**Given records:**
****
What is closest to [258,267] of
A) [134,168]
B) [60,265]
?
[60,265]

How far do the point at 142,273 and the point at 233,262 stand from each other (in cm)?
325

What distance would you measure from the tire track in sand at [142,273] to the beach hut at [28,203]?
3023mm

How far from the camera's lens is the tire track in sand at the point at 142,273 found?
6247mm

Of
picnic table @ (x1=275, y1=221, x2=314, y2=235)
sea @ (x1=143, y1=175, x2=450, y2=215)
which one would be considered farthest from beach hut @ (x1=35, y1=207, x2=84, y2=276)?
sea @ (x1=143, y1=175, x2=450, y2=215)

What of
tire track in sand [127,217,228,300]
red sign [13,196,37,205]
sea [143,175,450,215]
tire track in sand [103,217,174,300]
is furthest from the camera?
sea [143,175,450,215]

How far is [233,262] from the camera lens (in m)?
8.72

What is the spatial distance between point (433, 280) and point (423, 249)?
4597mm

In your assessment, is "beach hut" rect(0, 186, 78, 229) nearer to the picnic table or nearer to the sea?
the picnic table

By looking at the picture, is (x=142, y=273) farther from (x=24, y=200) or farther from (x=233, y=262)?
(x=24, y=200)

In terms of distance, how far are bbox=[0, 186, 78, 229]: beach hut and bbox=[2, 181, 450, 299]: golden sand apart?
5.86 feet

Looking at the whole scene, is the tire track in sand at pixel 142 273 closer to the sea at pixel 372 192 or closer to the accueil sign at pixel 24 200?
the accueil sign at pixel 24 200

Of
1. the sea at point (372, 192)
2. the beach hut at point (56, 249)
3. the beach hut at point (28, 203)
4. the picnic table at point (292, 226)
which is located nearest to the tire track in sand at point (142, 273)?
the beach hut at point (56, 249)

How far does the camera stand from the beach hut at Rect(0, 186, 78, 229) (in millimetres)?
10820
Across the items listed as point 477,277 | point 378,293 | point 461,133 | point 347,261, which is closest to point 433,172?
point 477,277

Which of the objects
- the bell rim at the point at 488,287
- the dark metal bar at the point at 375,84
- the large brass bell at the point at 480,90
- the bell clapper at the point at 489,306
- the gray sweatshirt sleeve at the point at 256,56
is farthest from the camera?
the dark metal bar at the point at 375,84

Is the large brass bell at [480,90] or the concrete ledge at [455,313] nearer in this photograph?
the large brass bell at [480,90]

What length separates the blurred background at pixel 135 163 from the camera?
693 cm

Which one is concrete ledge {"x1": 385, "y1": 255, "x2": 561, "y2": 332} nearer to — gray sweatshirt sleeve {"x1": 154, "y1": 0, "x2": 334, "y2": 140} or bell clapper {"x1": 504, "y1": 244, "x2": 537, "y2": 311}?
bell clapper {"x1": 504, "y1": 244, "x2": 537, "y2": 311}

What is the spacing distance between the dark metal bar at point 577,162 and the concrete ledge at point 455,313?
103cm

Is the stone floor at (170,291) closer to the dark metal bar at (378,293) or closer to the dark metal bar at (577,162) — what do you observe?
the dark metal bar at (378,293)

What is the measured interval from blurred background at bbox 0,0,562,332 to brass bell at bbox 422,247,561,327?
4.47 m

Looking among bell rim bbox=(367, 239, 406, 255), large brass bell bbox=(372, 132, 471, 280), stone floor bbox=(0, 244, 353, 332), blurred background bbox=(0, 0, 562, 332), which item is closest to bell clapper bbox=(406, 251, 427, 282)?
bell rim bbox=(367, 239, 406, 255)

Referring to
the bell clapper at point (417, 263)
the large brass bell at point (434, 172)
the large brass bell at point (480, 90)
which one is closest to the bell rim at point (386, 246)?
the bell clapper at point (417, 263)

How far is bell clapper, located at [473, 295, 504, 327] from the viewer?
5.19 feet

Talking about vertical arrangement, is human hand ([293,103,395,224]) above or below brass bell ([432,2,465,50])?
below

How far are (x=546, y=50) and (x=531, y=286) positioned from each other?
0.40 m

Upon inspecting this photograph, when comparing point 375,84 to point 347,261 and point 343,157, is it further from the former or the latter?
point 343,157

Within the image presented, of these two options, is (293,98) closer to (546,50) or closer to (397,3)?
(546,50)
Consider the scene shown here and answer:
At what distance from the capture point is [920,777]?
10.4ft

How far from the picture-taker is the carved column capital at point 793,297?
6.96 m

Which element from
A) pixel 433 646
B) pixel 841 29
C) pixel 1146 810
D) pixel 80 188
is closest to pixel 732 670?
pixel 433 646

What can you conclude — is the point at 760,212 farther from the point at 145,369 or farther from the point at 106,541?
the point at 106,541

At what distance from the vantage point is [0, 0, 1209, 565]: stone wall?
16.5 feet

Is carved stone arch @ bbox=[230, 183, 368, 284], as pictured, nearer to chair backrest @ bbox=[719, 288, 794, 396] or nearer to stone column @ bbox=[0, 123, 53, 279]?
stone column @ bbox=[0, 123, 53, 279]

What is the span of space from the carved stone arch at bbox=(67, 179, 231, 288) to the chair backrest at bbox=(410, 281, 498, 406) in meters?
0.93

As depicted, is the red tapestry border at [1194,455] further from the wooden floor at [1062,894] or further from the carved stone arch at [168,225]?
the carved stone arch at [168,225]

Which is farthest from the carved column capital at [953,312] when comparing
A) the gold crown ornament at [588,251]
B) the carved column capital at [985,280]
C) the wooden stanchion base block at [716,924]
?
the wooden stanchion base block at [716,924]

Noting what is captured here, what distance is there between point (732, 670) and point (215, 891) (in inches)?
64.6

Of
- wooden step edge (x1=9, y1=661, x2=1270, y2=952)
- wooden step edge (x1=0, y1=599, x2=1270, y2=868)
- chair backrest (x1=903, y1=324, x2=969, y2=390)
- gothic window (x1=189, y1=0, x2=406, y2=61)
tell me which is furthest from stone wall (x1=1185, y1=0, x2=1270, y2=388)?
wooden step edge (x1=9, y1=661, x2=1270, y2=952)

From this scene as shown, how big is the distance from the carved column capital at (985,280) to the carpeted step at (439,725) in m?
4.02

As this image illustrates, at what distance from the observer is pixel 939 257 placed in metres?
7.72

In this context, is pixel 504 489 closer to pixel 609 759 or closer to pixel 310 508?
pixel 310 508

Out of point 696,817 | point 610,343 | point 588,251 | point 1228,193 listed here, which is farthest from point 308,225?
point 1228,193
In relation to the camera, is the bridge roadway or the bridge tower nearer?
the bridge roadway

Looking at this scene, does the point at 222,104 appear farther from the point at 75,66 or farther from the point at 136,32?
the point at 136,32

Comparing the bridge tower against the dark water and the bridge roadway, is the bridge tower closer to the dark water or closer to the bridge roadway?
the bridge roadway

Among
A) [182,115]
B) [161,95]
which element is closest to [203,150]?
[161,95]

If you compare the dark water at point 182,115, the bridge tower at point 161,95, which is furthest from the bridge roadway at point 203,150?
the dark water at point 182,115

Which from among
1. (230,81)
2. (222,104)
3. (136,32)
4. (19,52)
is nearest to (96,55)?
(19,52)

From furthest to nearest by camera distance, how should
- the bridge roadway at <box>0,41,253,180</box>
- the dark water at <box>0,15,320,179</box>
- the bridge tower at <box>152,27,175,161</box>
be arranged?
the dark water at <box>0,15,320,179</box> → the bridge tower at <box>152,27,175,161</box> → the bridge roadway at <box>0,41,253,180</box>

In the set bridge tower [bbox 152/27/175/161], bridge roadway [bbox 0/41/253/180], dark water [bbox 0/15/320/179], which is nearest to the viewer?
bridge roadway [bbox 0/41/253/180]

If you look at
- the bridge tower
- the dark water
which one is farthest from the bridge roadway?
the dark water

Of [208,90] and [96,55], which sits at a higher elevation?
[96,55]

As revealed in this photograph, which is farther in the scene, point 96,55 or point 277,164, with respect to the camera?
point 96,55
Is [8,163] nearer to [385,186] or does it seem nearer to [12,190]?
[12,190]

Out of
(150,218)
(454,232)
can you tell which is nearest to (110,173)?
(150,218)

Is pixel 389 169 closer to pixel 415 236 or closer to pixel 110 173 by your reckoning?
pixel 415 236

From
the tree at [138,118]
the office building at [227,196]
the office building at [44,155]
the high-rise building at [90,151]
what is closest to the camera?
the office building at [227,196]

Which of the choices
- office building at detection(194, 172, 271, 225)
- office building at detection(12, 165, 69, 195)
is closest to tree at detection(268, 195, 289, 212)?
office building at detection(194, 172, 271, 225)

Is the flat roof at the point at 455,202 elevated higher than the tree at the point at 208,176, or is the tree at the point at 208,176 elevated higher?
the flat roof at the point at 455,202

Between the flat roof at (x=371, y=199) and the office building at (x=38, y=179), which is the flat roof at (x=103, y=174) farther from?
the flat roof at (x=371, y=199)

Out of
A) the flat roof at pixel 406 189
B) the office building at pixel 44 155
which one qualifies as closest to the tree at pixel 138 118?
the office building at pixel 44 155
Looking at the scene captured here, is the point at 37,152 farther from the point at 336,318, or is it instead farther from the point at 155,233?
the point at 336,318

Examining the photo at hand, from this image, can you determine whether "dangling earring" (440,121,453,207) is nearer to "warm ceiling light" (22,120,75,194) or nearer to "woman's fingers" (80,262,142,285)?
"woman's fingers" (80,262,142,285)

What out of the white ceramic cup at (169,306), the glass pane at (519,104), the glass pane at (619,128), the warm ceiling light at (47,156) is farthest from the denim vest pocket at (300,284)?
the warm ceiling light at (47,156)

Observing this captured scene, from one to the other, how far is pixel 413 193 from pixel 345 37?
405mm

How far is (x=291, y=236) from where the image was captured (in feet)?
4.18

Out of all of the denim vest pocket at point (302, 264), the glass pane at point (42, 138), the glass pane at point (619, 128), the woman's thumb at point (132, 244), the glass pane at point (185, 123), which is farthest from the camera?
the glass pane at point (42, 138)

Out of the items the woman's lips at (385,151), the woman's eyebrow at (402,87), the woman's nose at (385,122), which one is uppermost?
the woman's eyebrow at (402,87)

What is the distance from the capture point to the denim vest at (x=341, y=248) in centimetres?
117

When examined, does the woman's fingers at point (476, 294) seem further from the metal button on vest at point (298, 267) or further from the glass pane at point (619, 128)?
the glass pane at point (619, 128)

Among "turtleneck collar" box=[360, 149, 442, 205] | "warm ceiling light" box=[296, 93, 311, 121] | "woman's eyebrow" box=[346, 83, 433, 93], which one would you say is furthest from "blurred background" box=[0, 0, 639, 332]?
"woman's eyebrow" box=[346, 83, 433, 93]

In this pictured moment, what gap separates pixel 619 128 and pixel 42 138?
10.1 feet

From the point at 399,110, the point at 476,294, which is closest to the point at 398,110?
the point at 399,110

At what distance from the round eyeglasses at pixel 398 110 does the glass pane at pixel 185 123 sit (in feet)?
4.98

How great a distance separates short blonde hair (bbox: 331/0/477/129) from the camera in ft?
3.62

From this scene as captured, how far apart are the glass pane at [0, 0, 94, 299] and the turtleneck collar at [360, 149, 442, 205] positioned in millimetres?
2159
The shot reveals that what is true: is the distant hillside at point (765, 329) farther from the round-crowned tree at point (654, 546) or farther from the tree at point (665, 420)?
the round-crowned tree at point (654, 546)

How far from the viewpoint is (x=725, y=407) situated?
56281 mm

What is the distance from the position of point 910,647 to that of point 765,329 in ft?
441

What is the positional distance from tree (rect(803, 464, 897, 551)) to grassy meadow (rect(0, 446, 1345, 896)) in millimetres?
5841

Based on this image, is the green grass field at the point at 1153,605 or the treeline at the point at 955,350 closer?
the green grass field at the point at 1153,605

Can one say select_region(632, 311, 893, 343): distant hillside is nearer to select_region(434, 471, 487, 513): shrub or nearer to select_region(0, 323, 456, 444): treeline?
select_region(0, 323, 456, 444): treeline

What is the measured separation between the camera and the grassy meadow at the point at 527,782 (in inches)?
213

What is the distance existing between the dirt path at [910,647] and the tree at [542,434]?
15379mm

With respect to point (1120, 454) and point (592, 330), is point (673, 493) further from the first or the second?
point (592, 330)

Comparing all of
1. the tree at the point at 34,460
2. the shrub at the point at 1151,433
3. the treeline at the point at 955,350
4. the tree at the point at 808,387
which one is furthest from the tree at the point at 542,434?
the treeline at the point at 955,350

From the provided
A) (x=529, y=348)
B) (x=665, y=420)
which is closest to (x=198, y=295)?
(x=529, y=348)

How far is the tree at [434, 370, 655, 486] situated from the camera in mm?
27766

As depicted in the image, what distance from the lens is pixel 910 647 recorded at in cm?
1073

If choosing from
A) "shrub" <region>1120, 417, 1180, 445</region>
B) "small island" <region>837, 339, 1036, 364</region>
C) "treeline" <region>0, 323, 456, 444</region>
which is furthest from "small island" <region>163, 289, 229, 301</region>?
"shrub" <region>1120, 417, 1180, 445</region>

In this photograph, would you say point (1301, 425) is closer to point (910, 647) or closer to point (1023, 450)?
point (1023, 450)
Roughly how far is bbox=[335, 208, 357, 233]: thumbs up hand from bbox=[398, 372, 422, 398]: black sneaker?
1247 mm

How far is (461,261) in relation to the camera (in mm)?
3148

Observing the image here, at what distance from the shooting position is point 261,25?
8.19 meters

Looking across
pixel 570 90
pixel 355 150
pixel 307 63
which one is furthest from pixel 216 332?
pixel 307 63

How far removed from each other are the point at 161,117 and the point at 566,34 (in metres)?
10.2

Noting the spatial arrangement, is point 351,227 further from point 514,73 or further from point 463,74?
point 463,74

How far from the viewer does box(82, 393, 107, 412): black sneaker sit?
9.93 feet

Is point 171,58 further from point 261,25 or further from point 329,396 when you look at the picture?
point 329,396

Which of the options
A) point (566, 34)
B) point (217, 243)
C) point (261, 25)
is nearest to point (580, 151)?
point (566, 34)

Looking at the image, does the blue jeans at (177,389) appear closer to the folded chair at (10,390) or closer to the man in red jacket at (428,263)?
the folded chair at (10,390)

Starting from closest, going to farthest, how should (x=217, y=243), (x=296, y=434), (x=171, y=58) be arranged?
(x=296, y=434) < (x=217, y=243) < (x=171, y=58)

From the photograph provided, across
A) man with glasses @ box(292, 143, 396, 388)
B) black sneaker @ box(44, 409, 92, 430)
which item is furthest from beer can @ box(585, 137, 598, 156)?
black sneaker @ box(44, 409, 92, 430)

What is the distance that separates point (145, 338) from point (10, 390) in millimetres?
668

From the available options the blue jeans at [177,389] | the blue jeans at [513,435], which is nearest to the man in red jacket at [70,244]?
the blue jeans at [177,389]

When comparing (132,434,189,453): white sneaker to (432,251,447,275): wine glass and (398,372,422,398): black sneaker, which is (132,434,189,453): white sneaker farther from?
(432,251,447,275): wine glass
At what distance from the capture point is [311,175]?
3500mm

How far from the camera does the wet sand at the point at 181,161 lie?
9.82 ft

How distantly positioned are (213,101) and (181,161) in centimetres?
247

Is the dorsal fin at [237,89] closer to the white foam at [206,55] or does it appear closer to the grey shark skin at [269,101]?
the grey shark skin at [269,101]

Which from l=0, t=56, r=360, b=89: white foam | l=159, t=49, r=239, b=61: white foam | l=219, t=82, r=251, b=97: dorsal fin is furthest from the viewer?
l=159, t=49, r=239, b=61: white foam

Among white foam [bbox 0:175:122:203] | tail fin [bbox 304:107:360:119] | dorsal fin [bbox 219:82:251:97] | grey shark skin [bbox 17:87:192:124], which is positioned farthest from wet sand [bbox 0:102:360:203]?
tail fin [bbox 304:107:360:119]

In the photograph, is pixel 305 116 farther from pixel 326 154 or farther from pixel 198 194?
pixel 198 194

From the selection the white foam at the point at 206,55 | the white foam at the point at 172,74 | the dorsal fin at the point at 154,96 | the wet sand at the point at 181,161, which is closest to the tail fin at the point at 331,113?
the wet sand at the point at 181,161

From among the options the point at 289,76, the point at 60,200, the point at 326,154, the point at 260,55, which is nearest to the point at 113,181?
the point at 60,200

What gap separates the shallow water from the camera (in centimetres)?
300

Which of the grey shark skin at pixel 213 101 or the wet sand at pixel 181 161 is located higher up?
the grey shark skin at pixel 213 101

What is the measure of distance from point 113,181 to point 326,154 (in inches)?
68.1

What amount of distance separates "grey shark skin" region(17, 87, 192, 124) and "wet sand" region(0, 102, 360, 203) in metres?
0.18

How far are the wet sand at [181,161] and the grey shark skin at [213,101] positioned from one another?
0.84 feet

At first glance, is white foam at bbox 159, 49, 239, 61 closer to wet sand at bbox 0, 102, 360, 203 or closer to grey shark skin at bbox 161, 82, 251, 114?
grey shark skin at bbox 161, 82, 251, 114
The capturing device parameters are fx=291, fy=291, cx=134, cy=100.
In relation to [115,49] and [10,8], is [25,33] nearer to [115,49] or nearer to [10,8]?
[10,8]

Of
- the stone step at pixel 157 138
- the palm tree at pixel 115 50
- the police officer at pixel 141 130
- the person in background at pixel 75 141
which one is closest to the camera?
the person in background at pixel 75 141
****
**Brief:**
Starting from the line containing "How far are the" and ending with the final line of the data, reproduce each line exactly as it appears, including no other lines.

**Final result:**
How far are the wet sand at [181,161] and the grey shark skin at [213,101] positioned from one another?
0.84 feet

At first glance, is white foam at bbox 159, 49, 239, 61 closer to wet sand at bbox 0, 102, 360, 203 or closer to grey shark skin at bbox 161, 82, 251, 114?
grey shark skin at bbox 161, 82, 251, 114
The capturing device parameters are fx=291, fy=291, cx=134, cy=100.
In relation to [115,49] and [10,8], is [25,33] nearer to [115,49] or nearer to [10,8]?
[10,8]

Of
- the stone step at pixel 157 138
- the palm tree at pixel 115 50
- the police officer at pixel 141 130
- the person in background at pixel 75 141
which one is closest to the camera?
the person in background at pixel 75 141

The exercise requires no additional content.